Strix Wildlife Consultancy director Subaraj Rajathurai noted that an autopsy was especially important since the body had been found on reservoir grounds that double as a nature area, where poaching could cause serious harm to native wildlife.

“Having an autopsy and making the results public would have prevented wild speculation about the crocodile’s death,” he said.

And in a letter to The Sunday Times Letters page on May 11, Dr Edmund Lam asked for clarification on the authorities’ usual procedure when faced with a carcass “of an animal belonging to a significant wildlife species”.

PUB and AVA stressed that it is dangerous and illegal to hunt crocodiles and other wild animals.

The poaching of wild animals carries a maximum fine of $1,000 and forfeiture of the animal.

The public should call AVA’s hotline at 1800-476-1600 to report any suspected poaching activities.

Source: The Straits Times

PUB probing crocodile’s death

16th May 2014;

PUB, the National Water Agency, and the Agri-Food & Veterinary Authority (AVA) thank Dr Edmund Lam for his letter (“Croc’s death, disposal raise questions”; Sunday).

On April 18, the PUB was informed of a dead Saltwater Crocodile (Crocodylus porosus) at Kranji Reservoir. The authorised crocodile handler found a metal rod had pierced its eye, and a large fishing hook was lodged in its mouth.

The PUB has been investigating this as a case of poaching but has yet to be able to identify the culprits.

We remind the public that it is dangerous and illegal to hunt crocodiles and other wild animals. The poaching of wild animals carries a maximum penalty of a $1,000 fine and forfeiture of the animal. Members of the public should call the AVA’s hotline on 1800-476-1600 to report any suspected poaching activities.

Tan Nguan Sen
Director, Catchment & Waterways Department
PUB, the National Water Agency

Yap Him Hoo (Dr)
Group Director, Quarantine and Inspection Group
Agri-Food & Veterinary Authority

Source: The Straits Times

PUB probing crocodile’s death

Croc’s death, disposal raise questions
11th May 2014;

I am dismayed at the quick disposal of the Saltwater Crocodile’s (Crocodylus porosus) carcass found in Kranji Reservoir (“Bye, bye Barney”; last Sunday).

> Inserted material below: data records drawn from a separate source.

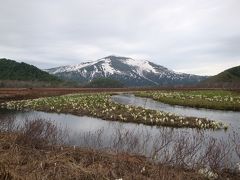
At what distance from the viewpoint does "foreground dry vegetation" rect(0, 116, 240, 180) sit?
31.5 feet

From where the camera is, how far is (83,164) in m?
11.1

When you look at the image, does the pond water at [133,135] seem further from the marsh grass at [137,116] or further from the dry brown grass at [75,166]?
the dry brown grass at [75,166]

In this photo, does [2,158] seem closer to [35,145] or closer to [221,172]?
[35,145]

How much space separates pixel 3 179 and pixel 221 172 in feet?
22.8

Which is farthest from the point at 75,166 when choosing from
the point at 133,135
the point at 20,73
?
the point at 20,73

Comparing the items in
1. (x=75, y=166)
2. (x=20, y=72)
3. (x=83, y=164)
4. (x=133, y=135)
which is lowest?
(x=133, y=135)

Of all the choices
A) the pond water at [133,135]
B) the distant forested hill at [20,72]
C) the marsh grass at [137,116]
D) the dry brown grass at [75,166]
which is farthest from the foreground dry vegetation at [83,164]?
the distant forested hill at [20,72]

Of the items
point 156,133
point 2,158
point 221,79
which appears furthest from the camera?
point 221,79

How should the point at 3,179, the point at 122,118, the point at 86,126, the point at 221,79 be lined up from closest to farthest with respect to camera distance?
the point at 3,179
the point at 86,126
the point at 122,118
the point at 221,79

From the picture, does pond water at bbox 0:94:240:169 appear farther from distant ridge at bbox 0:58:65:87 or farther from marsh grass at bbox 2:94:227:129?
distant ridge at bbox 0:58:65:87

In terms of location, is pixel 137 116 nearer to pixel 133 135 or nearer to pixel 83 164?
pixel 133 135

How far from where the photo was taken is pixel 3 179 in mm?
8648

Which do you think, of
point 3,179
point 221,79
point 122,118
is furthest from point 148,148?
point 221,79

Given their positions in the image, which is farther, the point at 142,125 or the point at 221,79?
the point at 221,79
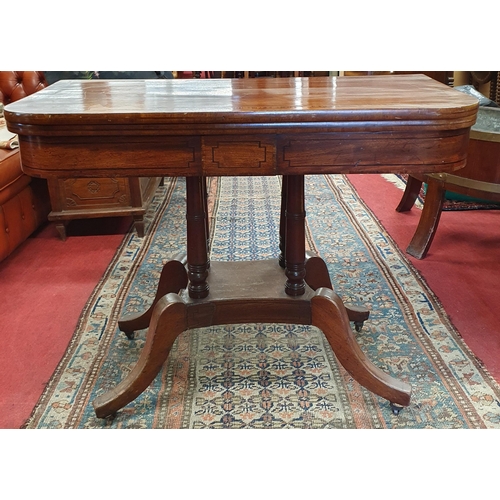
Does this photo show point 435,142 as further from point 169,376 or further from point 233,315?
point 169,376

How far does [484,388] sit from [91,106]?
1470 millimetres

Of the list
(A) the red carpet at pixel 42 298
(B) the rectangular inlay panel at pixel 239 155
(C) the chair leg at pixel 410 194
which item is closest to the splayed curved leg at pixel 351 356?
(B) the rectangular inlay panel at pixel 239 155

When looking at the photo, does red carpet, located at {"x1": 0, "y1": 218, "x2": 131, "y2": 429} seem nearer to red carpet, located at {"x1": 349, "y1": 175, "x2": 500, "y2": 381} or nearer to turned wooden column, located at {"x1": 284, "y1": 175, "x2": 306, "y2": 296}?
turned wooden column, located at {"x1": 284, "y1": 175, "x2": 306, "y2": 296}

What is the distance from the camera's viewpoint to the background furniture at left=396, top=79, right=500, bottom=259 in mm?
2619

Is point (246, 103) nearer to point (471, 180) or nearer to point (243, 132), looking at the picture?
point (243, 132)

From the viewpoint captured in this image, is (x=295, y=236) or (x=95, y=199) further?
(x=95, y=199)

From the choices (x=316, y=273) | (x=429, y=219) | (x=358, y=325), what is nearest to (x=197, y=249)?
(x=316, y=273)

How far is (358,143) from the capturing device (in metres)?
1.45

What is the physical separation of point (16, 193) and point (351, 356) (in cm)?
202

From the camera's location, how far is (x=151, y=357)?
69.4 inches

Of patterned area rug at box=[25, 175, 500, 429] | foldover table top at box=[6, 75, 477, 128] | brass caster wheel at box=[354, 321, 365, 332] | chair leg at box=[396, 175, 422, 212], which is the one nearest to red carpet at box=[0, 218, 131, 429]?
patterned area rug at box=[25, 175, 500, 429]

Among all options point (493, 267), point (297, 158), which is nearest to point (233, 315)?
point (297, 158)

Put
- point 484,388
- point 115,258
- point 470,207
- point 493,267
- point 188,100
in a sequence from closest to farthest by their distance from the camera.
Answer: point 188,100 < point 484,388 < point 493,267 < point 115,258 < point 470,207

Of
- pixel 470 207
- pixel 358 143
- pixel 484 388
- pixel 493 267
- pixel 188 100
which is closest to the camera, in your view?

Crocodiles are a very hardy species – especially one weighing 400kg – with an average life span of about 70 years. It is rare for them to die of disease in a natural habitat.

The circumstances surrounding the death of the crocodile, nicknamed Barney by anglers, surely would have raised alarm and merited further investigation, especially an autopsy to determine the cause of its premature death. It should also trigger a warning of the possibility of some ecosystem anomalies.

What is the existing modus operandi when the carcass of an animal belonging to a significant wildlife species is found? Why wasn’t expert advice sought in Barney’s case? And why wasn’t the carcass considered for preservation? Did the authorities determine whether it was deliberately poisoned? And how was the carcass disposed of?

Can the Agri-Food and Veterinary Authority comment?